30 Immunotherapy in advanced NSCLC—from the ‘tsunami’ of therapeutic knowledge to a clinical practice algorithm: results from an international expert panel meeting of the Italian Association of Thoracic Oncology (AIOT)

Although lung cancer remains the leading cause of death from cancer worldwide, the advent of immunotherapy is changing the survival of patients affected by non-small cell lung cancer (NSCLC). A multitude of clinical trials are evaluating different immune checkpoints inhibitors in this new field of thoracic oncology.

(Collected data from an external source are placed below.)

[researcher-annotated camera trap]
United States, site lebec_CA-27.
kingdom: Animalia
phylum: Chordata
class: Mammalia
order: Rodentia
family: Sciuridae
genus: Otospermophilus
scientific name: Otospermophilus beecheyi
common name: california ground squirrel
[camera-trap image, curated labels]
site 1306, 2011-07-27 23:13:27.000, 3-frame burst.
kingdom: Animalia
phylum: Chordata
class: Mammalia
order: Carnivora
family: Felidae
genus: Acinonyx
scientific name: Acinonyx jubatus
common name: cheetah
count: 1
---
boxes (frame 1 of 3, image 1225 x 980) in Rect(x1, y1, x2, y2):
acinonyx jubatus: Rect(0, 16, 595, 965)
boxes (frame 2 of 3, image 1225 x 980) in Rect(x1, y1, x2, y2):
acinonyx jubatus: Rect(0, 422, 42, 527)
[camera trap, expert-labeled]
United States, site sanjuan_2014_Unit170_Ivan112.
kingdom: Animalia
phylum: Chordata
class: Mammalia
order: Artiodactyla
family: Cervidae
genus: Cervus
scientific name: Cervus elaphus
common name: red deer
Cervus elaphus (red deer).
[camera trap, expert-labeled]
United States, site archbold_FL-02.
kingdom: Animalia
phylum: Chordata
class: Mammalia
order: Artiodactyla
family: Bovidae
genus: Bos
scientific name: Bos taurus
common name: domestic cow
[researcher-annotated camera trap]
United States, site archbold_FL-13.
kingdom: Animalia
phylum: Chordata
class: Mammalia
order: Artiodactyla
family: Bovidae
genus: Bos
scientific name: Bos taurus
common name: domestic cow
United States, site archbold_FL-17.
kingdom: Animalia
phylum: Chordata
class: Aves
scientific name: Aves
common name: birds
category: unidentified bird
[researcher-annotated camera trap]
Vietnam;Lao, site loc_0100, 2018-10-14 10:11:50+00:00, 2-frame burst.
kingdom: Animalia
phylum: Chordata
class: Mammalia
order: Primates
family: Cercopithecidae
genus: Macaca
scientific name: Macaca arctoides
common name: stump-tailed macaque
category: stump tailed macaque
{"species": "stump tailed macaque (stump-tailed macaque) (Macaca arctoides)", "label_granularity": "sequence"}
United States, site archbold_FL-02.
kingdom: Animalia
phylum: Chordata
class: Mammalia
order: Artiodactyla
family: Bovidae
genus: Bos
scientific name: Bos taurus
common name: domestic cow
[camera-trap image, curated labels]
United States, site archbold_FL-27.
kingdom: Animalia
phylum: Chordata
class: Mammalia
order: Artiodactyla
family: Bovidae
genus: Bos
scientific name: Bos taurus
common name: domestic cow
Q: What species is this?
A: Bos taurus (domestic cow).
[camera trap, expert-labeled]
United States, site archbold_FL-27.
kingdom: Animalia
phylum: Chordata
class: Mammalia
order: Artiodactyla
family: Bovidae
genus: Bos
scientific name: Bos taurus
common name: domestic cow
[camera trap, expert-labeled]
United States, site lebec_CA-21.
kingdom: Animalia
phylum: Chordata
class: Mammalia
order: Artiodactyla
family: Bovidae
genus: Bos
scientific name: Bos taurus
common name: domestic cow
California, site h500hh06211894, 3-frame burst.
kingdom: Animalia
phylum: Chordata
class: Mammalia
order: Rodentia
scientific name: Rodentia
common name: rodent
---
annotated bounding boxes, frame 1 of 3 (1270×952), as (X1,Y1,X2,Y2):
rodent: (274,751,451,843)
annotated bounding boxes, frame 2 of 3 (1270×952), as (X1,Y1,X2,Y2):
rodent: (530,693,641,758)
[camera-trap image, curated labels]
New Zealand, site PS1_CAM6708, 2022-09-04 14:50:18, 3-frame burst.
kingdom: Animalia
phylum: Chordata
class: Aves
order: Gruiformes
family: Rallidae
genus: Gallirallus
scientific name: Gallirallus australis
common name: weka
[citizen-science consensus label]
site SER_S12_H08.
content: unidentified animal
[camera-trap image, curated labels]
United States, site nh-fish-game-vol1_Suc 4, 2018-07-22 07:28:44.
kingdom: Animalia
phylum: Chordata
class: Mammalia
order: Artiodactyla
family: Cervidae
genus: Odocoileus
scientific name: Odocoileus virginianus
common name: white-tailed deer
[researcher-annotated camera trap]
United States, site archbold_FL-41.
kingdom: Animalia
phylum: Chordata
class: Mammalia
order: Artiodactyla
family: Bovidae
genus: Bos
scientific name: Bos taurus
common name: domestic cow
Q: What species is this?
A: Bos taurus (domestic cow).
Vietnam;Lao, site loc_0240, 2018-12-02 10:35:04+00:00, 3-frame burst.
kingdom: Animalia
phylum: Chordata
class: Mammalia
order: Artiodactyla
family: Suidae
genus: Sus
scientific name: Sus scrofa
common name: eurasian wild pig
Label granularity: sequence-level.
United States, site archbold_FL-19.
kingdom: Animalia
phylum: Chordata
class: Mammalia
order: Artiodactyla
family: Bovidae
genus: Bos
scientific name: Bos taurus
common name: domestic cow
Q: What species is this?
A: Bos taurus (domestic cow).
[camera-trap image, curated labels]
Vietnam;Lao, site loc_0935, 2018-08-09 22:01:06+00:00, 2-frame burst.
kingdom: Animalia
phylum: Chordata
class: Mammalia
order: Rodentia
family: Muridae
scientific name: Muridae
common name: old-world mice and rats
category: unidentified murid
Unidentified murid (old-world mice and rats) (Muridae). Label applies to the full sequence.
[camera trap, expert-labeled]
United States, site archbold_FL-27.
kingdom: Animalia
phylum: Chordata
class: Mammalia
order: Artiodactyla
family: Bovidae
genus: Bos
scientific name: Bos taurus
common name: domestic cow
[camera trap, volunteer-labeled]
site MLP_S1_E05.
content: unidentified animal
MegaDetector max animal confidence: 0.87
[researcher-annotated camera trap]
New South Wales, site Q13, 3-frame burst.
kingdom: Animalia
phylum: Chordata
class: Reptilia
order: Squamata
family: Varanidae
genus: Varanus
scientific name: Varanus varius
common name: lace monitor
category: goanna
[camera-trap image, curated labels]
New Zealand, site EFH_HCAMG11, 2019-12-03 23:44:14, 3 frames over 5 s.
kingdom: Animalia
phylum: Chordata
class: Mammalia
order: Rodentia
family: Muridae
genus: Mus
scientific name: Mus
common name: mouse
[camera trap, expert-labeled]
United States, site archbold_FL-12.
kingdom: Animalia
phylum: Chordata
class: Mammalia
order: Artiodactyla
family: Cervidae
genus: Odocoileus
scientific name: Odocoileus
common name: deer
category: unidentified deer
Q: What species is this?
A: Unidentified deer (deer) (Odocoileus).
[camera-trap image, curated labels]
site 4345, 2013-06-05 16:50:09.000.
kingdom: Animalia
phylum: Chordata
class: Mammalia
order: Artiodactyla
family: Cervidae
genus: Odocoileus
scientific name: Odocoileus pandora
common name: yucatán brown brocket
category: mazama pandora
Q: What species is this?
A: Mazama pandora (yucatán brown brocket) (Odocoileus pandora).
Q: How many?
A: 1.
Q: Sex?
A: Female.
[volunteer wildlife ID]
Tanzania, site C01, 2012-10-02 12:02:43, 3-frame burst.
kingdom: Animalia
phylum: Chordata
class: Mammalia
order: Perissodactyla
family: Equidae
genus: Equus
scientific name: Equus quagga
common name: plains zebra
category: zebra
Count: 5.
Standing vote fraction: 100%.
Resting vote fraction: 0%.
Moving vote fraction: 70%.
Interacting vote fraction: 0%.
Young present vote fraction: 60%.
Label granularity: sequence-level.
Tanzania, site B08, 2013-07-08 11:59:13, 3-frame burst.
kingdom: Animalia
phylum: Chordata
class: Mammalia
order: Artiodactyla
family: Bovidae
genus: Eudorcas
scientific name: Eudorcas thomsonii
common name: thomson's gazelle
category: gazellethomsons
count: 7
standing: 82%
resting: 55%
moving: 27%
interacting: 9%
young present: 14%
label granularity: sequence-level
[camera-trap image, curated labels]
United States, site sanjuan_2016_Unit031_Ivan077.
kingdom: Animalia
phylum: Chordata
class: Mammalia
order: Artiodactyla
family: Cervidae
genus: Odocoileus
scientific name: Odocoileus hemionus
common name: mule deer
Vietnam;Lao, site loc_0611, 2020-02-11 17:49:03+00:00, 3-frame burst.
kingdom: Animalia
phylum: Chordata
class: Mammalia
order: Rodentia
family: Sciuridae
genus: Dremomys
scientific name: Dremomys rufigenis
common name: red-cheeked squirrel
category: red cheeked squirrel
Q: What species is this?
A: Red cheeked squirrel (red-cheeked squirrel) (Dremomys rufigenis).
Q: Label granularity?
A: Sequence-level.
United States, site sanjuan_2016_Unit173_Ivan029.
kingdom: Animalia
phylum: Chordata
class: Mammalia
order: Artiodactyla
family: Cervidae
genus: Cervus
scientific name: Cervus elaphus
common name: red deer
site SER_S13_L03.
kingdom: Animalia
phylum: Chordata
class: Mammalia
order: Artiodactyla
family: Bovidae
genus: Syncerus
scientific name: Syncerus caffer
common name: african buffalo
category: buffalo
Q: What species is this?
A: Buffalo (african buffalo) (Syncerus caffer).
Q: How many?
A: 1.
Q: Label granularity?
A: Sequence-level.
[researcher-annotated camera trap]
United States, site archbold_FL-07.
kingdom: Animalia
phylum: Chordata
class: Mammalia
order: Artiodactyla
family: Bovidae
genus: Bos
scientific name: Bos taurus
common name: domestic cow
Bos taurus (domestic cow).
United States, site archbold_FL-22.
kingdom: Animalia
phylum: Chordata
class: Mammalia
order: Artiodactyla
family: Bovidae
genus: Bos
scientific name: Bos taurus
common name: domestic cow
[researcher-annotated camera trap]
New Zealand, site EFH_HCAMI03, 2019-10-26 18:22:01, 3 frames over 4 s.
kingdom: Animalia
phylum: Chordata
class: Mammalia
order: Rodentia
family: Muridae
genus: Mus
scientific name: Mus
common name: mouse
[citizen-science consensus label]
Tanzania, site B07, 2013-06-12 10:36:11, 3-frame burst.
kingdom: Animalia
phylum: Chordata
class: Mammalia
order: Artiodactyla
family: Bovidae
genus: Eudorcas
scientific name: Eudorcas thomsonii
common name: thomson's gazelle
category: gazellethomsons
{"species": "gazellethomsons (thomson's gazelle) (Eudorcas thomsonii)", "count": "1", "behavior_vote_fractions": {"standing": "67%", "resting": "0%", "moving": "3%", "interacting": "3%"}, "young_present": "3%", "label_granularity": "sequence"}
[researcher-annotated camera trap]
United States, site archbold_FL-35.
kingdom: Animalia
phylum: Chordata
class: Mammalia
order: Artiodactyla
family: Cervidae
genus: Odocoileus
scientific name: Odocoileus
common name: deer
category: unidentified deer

At the beginning of the immunotherapy era, nivolumab, pembrolizumab and atezolizumab showed high efficacy in patients with advanced NSCLC in second-line setting, receiving approvals for clinical practice. Nivolumab and atezolizumab are approved independently from programmed death lig and 1 (PD-L1) expression, while pembrolizumab is currently approved only for patients with PD-L1 expression ≥1%. The role of PD-L1 expression acquired more interest considering first-line clinical trials, in which the role of immunotherapy as monotherapy was confirmed only for pembrolizumab in patients with PD-L1 expression ≥50%. These data were analysed in this paper, focusing on the implications in clinical practice and how to use them to an accurate clinical benefit of patients with advanced NSCLC. We report a review based on a MEDLINE/PubMed, searched for randomised phase 2/3 trials evaluating immune checkpoint inhibitors and NSCLC, that moved to an approval from Food and Drug Administration (FDA) and European Medicine Agency (EMA). The evidence discussed in this manuscript and the final therapeutic algorithm, coming out from an International Experts Panel Meeting of the Italian Association of Thoracic Oncology.